Please write out the passage on the crocs IPO filing word for word, everything from "The company has" down to "the registration fee.".

▶ TEXT SHOWN:
┄┄┄┄┄┄┄┄┄┄┄┄┄┄┄┄┄┄┄┄

Since the passage of Sarbanes-Oxley, conventional wisdom holds that a company needs to produce annual revenues in excess of $200 million to offset the cost of being a public company. Since the burst of the Internet bubble in the late 90s, it has been widely accepted that a company needs to produce profits for more than a year before pursuing an IPO. It appears that crocs footwear will break with that conventional thought in their pursuit of an Initial Public Offering.
In an S-1 filing with the SEC on Monday, crocs, inc. indicated that it will enter the public market with about $36 million in revenues in the first six months of the year. Coupled with a backlog of $20.8 million at the end of the second quarter, and the heavy first half focus for the crocs brand, revenues for the year would have a hard time getting to the $200 million milestone. Preliminary unaudited results for the second quarter indicated sales of approximately $25 million, or approximately 1.5 million pairs of crocs footwear.
For the first quarter ended March 31, crocs saw net sales jump more than ten-fold to $11.0 million from just $1.0 million in the year-ago period. Gross margins surged nearly 34 full points to 62.4% of sales from 28.7% of sales in Q1 2004. The company cut SG&A expenses as a percentage of sales to 37.4% versus 131% of sales in the prior-year period. The result was $2.4 million in net income in Q1 2005 versus a net loss of $1.0 million in the same period last year.
The company has not indicated the number of shares to be offered or an offering price, but the S-1 suggests a total target of more than $145 million to be raised in calculating the registration fee.

┄┄┄┄┄┄┄┄┄┄┄┄┄┄┄┄┄┄┄┄

▶ GIVEN DATA:
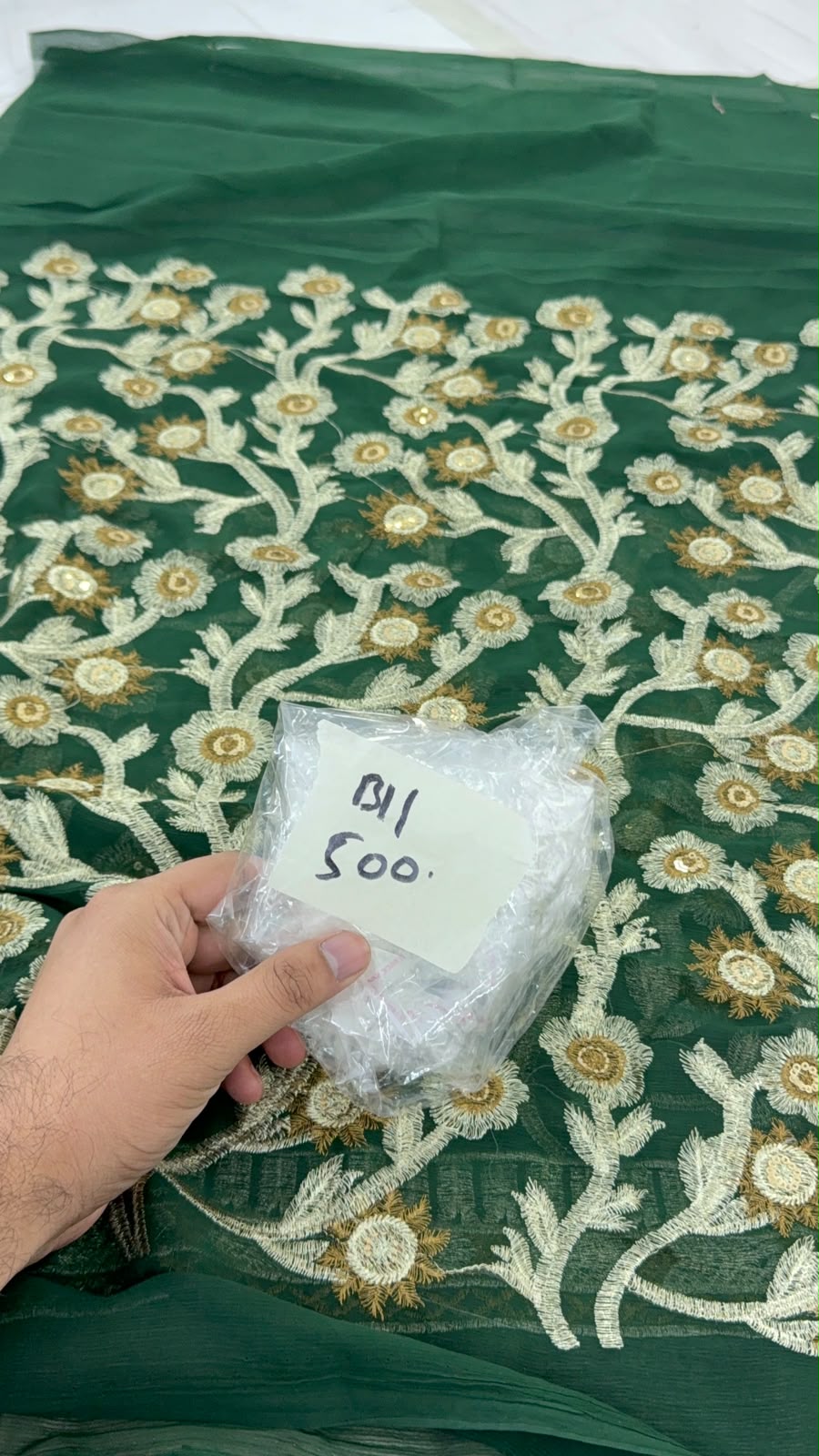 CHUT PUT SALE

┄┄┄┄┄┄┄┄┄┄┄┄┄┄┄┄┄┄┄┄

▶ THE ANSWER:
The company has not indicated the number of shares to be offered or an offering price, but the S-1 suggests a total target of more than $145 million to be raised in calculating the registration fee.